** BEGIN Extracted records **

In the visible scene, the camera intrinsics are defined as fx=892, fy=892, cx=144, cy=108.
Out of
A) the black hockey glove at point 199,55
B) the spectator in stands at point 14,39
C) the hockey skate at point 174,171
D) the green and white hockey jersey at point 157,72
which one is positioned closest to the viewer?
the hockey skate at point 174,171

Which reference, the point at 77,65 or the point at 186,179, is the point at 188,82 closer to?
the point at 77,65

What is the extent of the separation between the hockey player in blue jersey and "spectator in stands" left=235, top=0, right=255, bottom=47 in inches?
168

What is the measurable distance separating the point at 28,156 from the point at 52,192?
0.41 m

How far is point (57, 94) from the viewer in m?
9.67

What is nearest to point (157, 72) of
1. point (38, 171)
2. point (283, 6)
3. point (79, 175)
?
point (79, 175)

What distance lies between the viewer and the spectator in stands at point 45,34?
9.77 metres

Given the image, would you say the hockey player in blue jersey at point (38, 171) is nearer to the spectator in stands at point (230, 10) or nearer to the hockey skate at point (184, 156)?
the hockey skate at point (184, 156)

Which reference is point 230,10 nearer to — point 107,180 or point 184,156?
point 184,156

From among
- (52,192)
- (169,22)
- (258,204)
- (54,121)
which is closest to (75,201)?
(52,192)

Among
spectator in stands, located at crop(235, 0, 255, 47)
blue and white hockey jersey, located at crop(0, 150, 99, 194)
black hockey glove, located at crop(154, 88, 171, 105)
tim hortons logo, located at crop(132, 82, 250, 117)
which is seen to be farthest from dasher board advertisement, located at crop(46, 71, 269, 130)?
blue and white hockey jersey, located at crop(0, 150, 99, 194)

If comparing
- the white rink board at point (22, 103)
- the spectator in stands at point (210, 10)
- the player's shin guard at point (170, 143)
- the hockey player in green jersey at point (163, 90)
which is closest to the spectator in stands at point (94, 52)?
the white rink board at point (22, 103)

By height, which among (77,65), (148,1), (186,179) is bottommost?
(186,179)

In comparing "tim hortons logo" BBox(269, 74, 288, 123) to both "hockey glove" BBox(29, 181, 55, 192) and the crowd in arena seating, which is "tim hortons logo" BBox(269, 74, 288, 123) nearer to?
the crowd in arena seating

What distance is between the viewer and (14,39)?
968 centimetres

** END Extracted records **

→ **What you have to do**
Reproduce every row above, substituting "fan in the stands" for each occurrence of "spectator in stands" and keeping everything else the same.

→ **Task solution**
In the visible scene, the camera intrinsics are defined as fx=892, fy=892, cx=144, cy=108.
Out of
A) the black hockey glove at point 199,55
B) the fan in the stands at point 14,39
C) the hockey skate at point 174,171
D) the green and white hockey jersey at point 157,72
which one is positioned closest to the viewer?
the hockey skate at point 174,171

Which reference, the point at 77,65 or the point at 186,179, is the point at 188,82 closer to?
the point at 77,65

What is the extent of the separation between the hockey player in blue jersey and "fan in the stands" left=235, top=0, right=255, bottom=47 in inches?
168

What is the measurable distance separating the point at 28,156 from the point at 52,192?
0.41 m

How far is point (57, 94) from the viewer in m?
9.67

What is nearest to point (157, 72) of
1. point (38, 171)
2. point (283, 6)
3. point (79, 175)
?
point (79, 175)

What distance lies between the viewer and the fan in the stands at point 45,34?
9.77 metres

Given the image, would you say the hockey player in blue jersey at point (38, 171) is nearer to the fan in the stands at point (230, 10) or nearer to the hockey skate at point (184, 156)?
the hockey skate at point (184, 156)

Which reference is point 230,10 nearer to — point 107,180 or point 184,156?
point 184,156

From among
- (52,192)
- (169,22)
- (258,204)
- (54,121)
which is closest to (75,201)?
(52,192)

Among
fan in the stands, located at crop(235, 0, 255, 47)
blue and white hockey jersey, located at crop(0, 150, 99, 194)
black hockey glove, located at crop(154, 88, 171, 105)
tim hortons logo, located at crop(132, 82, 250, 117)
which is seen to be farthest from dasher board advertisement, located at crop(46, 71, 269, 130)?
blue and white hockey jersey, located at crop(0, 150, 99, 194)

If comparing
- the white rink board at point (22, 103)
- the fan in the stands at point (210, 10)
- the player's shin guard at point (170, 143)
- the hockey player in green jersey at point (163, 90)
which is closest to the fan in the stands at point (94, 52)?
the white rink board at point (22, 103)

By height, which among (77,65), (148,1), (186,179) is bottommost?
(186,179)

In comparing "tim hortons logo" BBox(269, 74, 288, 123) to both "hockey glove" BBox(29, 181, 55, 192) and the crowd in arena seating, which is "tim hortons logo" BBox(269, 74, 288, 123) nearer to?
the crowd in arena seating

What distance is between the viewer and (14,39)?
968 centimetres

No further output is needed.